So, it's Book Blogger Appreciation Week! Hurrah!
For this first day, participants are encouraged to do a post dedicated to blogs we love that didn't make the BBAW shortlists thanks to the cruel capriciousness of fate. Tomorrow, I'll be posting an interview with blogger Beatrice from My Kingdom For a Book.
Today, however, as I avidly refresh the BBAW page to see some of the early BBAW winners (Congrats, Books on the Nightstand!), I will bring to you blogs that I personally love:
The Thrillionth Page
What does blogger Carolyn Crane review? WHATEVER SHE DAMN WELL WANTS TO, ha ha ha. Her commentaries are funny and thought-provoking (particularly her post on the "moment of longing" in romances, le sigh), and she won't hesitate to poke fun at the ridiculousness of Ye Olde Internets (after receiving a bunch of meme-ish blog awards *cough*onefromme*cough*, she created the Ultimate Blogger Award to end all blogger awards and then gave it away in a draw), the attraction of cowboy menages, and the repetitive silliness of backcover blurbs.
Happily Forever After
With all the controversy and differences in opinion over the Internets, people forget that blogs can still be fun to read even if your tastes differ. I always read Barbara's blog, even though our romantic tastes are like night and day. If I hate a book - she'll probably love it (so I'll suggest it to her!), and vice versa. So it's always great to read her blog to see what she didn't like! At the same time, Barbara writes her reviews with grace and style, providing an eloquent look at the different flavours and attractions of the romance genre that I might not have discovered yet.

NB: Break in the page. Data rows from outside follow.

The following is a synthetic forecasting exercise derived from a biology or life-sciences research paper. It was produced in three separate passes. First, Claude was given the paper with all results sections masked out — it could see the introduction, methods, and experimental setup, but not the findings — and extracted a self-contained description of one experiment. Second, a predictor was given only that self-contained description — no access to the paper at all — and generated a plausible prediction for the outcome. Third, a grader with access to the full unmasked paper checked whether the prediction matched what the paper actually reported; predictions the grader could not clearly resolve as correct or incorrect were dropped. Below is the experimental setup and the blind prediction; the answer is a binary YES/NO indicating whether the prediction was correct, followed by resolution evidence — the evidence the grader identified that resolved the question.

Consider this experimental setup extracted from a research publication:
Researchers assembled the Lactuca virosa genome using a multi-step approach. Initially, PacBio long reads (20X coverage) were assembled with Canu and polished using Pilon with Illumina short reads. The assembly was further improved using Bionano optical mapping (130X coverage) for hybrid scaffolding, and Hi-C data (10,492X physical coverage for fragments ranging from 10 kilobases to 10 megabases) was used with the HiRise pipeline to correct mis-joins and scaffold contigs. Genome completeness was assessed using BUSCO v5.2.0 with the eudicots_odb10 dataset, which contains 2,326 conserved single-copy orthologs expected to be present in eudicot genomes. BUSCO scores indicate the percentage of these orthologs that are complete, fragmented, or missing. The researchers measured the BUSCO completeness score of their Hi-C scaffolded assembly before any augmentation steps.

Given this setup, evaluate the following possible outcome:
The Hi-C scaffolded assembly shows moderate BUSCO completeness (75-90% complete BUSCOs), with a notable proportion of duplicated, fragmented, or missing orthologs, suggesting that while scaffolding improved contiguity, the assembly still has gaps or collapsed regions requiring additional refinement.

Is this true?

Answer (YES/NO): YES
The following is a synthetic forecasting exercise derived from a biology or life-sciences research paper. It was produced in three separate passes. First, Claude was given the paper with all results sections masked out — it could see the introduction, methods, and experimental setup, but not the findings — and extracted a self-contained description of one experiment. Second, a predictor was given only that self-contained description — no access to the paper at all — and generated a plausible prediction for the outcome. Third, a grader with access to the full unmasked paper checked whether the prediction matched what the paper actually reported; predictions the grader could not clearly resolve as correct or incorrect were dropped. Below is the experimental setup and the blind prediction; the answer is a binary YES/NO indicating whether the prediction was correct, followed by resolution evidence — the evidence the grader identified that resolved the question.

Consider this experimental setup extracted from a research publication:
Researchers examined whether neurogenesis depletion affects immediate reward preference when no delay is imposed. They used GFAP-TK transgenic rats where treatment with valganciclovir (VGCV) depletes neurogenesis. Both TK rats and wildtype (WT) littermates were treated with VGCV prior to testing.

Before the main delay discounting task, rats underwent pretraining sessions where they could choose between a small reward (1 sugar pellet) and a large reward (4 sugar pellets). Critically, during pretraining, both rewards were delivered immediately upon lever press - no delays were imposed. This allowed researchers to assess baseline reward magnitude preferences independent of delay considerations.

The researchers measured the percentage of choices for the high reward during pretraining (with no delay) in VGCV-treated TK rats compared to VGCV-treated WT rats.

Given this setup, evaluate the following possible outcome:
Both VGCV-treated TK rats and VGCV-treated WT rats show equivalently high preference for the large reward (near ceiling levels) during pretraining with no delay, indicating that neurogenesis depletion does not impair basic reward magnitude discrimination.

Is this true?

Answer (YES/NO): YES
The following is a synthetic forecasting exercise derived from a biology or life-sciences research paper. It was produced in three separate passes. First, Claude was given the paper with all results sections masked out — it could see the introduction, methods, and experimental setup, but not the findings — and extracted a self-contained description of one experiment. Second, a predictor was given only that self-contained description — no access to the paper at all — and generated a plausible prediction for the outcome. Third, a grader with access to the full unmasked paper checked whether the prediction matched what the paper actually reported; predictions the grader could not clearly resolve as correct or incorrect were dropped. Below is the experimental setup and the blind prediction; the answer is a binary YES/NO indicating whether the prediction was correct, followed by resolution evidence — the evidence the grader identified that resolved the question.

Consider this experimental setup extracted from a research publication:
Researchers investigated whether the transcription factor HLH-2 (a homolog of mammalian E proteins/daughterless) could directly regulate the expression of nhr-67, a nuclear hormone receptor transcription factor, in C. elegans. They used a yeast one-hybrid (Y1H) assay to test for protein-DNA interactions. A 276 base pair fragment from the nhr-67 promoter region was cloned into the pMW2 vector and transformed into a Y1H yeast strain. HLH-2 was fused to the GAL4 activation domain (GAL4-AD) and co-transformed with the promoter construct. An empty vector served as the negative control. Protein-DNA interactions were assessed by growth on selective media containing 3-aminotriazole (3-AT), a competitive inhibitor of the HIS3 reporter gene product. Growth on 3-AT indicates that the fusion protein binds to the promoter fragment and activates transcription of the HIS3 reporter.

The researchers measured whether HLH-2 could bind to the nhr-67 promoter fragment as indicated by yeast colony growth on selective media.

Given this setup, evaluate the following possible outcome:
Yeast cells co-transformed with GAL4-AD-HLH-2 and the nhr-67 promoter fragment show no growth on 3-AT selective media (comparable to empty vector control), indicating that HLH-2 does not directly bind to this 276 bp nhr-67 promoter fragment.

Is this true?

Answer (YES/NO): NO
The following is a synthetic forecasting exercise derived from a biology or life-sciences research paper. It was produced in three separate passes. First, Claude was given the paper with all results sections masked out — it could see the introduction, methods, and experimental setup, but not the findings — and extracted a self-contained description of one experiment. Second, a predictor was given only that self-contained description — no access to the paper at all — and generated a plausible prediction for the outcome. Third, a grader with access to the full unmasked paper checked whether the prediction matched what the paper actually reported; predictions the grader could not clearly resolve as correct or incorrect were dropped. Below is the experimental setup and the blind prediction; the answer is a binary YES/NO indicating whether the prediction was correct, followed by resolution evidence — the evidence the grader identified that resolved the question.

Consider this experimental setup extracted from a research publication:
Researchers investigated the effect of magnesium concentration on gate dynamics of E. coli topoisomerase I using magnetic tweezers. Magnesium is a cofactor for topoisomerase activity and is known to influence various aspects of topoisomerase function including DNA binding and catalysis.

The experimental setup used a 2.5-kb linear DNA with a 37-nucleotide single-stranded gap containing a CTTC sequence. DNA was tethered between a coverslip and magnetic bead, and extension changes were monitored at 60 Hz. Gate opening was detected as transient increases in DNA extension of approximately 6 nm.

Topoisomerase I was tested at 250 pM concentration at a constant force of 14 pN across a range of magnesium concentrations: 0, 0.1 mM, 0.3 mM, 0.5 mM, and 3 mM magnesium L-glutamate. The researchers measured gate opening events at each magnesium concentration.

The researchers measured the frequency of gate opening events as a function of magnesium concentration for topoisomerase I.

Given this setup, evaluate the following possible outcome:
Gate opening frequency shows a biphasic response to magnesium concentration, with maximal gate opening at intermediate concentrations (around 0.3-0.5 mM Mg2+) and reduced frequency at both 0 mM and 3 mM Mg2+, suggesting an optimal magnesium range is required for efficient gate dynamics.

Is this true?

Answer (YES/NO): NO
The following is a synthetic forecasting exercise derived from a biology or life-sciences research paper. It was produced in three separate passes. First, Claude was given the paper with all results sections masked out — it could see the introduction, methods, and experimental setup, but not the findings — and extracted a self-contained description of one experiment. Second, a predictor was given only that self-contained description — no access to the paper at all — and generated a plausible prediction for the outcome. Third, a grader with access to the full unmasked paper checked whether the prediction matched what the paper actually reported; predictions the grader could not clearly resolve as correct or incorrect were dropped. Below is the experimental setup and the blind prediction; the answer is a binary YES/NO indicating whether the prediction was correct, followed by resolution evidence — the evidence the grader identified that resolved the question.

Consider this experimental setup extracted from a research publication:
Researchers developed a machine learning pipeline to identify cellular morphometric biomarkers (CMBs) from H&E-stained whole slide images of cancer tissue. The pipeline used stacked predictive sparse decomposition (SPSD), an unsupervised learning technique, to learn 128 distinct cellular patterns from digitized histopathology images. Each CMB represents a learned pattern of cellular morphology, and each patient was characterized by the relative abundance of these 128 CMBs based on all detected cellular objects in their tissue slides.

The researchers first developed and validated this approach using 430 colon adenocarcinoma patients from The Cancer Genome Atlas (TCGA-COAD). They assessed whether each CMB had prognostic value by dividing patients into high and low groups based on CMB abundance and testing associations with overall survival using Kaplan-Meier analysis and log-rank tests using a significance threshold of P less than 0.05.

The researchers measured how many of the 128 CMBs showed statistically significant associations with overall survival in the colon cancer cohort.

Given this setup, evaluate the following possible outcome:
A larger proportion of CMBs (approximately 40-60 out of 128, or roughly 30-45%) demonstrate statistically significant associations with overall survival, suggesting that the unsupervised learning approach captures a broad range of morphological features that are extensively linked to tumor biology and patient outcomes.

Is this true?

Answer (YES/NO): NO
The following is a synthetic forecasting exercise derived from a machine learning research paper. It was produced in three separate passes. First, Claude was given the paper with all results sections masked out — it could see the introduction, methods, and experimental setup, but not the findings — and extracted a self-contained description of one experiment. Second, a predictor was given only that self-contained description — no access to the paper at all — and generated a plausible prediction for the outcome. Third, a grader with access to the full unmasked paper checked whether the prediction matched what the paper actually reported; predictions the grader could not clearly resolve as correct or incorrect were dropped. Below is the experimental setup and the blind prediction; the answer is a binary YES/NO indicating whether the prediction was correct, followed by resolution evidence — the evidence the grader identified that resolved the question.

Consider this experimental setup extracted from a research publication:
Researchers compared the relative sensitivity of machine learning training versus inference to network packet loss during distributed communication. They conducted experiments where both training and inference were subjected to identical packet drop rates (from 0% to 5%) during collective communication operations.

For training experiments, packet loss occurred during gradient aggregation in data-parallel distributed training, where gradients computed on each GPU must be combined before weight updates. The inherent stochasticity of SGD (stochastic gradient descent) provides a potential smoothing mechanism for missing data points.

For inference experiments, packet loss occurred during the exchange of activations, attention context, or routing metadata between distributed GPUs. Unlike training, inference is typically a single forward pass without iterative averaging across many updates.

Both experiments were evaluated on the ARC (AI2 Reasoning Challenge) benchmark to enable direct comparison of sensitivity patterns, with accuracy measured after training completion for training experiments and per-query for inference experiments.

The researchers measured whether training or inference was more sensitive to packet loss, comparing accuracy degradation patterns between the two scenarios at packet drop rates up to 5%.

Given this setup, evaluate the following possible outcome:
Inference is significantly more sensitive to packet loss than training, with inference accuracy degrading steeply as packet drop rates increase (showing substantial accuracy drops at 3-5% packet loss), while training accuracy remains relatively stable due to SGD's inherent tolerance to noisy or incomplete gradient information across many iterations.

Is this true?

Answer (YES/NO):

The Misadventures of Super Librarian
Wendy, here, is romance's very own superhero. She writes reviews, commentaries, and whatever else strikes her fancy. She also will not put up with Internet bullshit. The blogosphere has had its share of controversies, but Super Librarian is there to remind us that, "Dude, it's the internet. Quityerbitchin'."
Ramblings on Romance
Ramblings on Romance is a lovely blog, and not just because Kristie J and I are LIKE THIS *crosses fingers*. She (and the other blogs I've mentioned) blog what they like, because they like it. Most bloggers don't get paid, so we have to provide our own motivation. And when Kristie J gets motivated, hooooooly crap. We get authors like Judith James getting better book deals! I'd hate to see what would happen if Kristie J hated something - would the author vanish down a well?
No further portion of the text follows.